Kayla’s commonplace character is what makes the most painful moments of the film relatable to the audience. They become so relatable that you feel that itchy, persistent feeling begin to crawl beneath your skin — the urge to cry, or to cringe, because you understand all too well what’s playing out on screen.

But here’s the thing about Kayla’s all-too-relatable character: We don’t want to relate. We don’t want to feel what she feels or experience what she experiences. We don’t want to be her. Because at some point, we already were. That feeling of awkwardness, restlessness, that social anxiety and alienation that comes with longing for a human connection, a place in a world: It’s something that made up a snapshot in our lives, too, one we rather not replay for the second time around.

Look, I’m not going to call this film beautiful or heart wrenching or poignant. That is what every 30-year-old reviewer will be spewing in the articles that other 30-year-olds will read, and then woo and rave about. For me, a girl who’s 17, on the cusp of adulthood, yet not quite there, I know what it means to be in transition, to be caught between a longing for change and a devastation for all the experiences that die undone as I move on to the next moments of my life. And I want to thank God that, for all the people I was and I have become, that that pimply, silly girl just on the brink of teenage hood is dead and gone, because with her come the memories that are painful to this day.
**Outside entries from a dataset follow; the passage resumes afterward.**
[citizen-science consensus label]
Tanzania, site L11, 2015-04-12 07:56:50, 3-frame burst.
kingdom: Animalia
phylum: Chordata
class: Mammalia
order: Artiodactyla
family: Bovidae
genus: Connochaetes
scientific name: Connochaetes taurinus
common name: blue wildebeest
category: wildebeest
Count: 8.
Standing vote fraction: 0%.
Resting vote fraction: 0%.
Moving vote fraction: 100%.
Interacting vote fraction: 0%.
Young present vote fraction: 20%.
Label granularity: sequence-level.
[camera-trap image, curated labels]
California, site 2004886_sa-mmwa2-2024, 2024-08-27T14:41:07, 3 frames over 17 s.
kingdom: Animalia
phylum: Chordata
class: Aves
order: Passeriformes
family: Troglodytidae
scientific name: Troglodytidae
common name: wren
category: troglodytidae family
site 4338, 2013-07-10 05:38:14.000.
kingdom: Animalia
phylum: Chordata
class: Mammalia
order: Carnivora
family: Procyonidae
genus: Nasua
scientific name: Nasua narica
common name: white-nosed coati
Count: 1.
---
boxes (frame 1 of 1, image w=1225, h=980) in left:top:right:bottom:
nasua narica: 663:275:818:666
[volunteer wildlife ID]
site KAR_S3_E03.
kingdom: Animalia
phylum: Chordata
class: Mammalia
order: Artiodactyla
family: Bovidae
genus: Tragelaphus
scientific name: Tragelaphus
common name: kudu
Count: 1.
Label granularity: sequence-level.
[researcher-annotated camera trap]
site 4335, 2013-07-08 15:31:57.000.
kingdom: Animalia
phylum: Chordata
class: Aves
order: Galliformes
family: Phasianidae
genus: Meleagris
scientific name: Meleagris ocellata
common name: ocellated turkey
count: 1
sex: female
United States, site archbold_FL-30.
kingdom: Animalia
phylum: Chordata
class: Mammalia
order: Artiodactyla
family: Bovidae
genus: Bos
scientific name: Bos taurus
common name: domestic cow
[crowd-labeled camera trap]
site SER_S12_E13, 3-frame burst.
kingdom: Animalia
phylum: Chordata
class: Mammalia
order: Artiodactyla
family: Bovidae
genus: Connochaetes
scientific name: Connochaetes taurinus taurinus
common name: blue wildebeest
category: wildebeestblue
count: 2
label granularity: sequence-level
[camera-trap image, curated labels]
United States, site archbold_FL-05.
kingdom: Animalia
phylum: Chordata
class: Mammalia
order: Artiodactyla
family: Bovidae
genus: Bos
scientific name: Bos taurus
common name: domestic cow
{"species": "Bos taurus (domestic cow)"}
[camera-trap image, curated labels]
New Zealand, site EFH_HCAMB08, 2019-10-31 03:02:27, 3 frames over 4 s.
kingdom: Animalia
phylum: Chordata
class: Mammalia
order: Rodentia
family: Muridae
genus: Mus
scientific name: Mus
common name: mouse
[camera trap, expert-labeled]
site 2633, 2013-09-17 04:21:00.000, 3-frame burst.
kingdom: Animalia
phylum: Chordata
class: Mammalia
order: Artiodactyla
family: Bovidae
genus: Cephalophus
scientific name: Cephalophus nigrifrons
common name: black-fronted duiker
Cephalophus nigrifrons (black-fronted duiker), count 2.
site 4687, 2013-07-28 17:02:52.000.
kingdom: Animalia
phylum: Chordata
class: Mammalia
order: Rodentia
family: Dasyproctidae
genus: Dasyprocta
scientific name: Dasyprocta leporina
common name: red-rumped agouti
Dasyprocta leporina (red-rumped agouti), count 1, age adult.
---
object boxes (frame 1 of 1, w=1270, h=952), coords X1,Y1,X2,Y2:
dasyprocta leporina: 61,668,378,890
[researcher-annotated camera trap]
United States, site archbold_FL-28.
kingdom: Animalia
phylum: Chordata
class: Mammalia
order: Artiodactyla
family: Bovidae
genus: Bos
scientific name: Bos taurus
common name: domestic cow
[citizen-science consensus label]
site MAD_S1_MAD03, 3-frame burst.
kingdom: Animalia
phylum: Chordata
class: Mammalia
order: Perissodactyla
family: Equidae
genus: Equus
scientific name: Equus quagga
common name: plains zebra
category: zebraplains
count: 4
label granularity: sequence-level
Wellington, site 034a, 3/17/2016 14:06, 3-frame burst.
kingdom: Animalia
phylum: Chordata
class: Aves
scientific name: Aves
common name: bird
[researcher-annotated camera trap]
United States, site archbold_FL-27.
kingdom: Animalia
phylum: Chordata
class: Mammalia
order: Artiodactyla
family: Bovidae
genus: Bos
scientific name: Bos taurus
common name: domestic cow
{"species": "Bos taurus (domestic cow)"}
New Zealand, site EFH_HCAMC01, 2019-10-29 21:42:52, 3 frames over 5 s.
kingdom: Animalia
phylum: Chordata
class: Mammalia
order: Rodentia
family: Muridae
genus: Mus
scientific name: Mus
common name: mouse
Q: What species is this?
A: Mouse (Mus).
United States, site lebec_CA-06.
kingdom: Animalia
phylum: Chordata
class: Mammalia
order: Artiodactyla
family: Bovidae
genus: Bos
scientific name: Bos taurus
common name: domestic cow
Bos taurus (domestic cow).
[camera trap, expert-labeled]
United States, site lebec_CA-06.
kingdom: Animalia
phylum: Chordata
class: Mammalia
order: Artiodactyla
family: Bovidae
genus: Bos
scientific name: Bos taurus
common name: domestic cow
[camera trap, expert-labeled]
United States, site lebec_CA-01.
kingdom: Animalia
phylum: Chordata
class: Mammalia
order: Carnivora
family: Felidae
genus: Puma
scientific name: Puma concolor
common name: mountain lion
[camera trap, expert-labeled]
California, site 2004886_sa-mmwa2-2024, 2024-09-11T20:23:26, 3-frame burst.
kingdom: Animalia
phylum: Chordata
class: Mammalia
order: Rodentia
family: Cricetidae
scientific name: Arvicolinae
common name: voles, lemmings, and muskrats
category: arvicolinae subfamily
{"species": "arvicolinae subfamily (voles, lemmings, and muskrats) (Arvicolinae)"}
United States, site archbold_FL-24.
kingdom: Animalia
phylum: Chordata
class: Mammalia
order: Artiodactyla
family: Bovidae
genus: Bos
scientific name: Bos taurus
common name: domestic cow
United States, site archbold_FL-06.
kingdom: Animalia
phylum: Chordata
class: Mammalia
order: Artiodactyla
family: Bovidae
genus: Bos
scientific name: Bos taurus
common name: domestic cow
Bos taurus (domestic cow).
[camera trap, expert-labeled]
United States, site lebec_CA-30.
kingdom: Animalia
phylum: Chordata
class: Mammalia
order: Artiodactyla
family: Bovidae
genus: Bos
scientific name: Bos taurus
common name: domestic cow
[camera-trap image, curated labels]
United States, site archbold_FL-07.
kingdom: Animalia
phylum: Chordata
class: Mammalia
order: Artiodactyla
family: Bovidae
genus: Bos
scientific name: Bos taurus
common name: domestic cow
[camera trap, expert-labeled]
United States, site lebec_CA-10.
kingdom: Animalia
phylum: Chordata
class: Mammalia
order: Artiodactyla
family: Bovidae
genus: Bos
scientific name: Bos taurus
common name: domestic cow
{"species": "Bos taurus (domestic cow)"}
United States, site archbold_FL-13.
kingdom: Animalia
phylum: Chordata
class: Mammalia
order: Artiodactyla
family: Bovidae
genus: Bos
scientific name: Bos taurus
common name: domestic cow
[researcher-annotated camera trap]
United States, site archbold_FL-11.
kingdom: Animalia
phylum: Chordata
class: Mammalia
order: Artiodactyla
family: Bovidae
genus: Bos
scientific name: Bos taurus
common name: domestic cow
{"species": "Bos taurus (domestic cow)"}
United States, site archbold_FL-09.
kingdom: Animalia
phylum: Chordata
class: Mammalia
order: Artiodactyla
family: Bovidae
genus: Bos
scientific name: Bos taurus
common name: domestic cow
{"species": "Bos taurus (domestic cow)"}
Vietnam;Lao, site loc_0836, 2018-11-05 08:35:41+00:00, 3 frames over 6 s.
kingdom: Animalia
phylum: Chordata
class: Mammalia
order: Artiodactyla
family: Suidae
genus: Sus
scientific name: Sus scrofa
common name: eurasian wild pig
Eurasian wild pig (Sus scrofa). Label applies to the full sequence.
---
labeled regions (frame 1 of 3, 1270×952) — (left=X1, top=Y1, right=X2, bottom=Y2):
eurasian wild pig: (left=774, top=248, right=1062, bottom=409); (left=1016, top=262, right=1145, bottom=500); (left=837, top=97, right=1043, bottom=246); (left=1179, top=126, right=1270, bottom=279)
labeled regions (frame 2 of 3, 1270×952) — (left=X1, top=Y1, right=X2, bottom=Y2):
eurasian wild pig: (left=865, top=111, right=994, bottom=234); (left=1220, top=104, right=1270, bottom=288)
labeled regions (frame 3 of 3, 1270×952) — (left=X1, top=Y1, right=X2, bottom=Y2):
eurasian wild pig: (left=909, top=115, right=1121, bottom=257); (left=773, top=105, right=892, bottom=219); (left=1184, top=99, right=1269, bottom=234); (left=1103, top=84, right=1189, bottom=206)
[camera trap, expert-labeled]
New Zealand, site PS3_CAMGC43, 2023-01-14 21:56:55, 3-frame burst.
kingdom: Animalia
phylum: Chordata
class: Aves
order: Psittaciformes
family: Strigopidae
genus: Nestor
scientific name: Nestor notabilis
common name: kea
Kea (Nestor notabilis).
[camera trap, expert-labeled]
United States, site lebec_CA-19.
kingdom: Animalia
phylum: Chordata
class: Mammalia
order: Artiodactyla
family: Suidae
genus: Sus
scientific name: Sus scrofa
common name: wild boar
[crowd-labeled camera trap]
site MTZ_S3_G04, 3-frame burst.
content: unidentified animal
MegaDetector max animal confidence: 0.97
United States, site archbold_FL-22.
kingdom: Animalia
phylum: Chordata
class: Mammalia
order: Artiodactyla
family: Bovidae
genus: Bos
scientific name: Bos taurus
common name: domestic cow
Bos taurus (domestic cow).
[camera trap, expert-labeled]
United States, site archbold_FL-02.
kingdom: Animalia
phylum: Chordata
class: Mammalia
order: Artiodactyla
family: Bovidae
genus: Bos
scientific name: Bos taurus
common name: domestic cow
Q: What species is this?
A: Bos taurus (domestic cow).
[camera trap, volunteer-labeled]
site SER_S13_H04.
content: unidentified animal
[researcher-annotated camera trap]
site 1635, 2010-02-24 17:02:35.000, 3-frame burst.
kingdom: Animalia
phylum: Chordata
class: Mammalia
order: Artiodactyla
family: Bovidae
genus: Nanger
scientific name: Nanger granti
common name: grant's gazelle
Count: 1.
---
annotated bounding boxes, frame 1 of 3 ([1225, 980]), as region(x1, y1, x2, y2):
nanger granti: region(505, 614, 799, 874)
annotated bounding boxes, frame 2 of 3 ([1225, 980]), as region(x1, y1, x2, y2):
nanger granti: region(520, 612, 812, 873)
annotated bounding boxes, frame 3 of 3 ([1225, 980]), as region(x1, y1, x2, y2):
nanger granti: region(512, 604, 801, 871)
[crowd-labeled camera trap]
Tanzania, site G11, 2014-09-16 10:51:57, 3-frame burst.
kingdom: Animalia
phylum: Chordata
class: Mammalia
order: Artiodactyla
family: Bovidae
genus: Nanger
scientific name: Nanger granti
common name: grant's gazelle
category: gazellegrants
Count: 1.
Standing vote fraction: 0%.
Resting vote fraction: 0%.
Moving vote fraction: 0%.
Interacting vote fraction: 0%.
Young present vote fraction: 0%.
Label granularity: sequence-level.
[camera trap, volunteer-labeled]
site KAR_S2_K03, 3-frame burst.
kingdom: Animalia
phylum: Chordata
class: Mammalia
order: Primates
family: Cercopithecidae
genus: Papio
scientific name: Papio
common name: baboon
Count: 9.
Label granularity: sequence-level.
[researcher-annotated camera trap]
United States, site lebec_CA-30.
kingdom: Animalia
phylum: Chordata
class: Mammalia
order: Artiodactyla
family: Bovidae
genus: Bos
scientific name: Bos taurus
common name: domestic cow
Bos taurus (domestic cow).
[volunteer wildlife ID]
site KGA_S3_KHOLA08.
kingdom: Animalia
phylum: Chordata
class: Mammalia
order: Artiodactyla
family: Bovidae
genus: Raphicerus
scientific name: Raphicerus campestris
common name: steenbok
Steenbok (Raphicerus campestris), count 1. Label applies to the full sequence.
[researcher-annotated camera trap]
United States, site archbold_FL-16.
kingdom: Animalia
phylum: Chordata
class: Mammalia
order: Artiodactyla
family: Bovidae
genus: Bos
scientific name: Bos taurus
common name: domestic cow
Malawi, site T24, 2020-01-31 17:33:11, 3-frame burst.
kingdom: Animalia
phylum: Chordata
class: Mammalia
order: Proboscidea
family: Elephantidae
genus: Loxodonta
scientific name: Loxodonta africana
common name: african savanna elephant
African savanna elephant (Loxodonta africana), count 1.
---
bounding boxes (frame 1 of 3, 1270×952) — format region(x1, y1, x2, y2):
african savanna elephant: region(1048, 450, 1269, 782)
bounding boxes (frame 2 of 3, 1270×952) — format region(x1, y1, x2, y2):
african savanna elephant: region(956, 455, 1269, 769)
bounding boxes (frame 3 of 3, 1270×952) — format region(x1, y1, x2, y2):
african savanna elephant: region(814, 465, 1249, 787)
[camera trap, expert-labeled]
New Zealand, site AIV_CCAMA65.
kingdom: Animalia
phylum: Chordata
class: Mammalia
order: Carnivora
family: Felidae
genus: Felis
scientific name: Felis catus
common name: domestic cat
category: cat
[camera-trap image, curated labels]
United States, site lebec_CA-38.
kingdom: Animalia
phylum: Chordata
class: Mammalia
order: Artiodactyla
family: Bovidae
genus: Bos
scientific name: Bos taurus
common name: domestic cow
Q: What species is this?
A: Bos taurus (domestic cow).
And yet in experiencing this film, I am reminded of that 13-year-old girl who still flinches when she stutters over a word, who apologizes for anything and everything, and is terrified that she’s always going to be as alone as she is now, because, in my heart of hearts, she lives on.

And so, this film is not an escapist’s paradise or a dreamer’s feature film fantasy. It’s a harsh reminder of the little girls that stay behind even as we move onto the next moments of our lives. It becomes a reflection on the past, while also instilling an understanding that in the transition to the next chapter in life, newer, better things are promised. And for those girls-on-the-brink like myself, this film is a way to look back over our shoulders at the past to the memories of the people we were, only to realize that they never really left us.


Erin is a 17-year-old senior at North Cobb High School. She is a journalist, photographer and creative, deeply invested and engaged in Atlanta’s local art scene.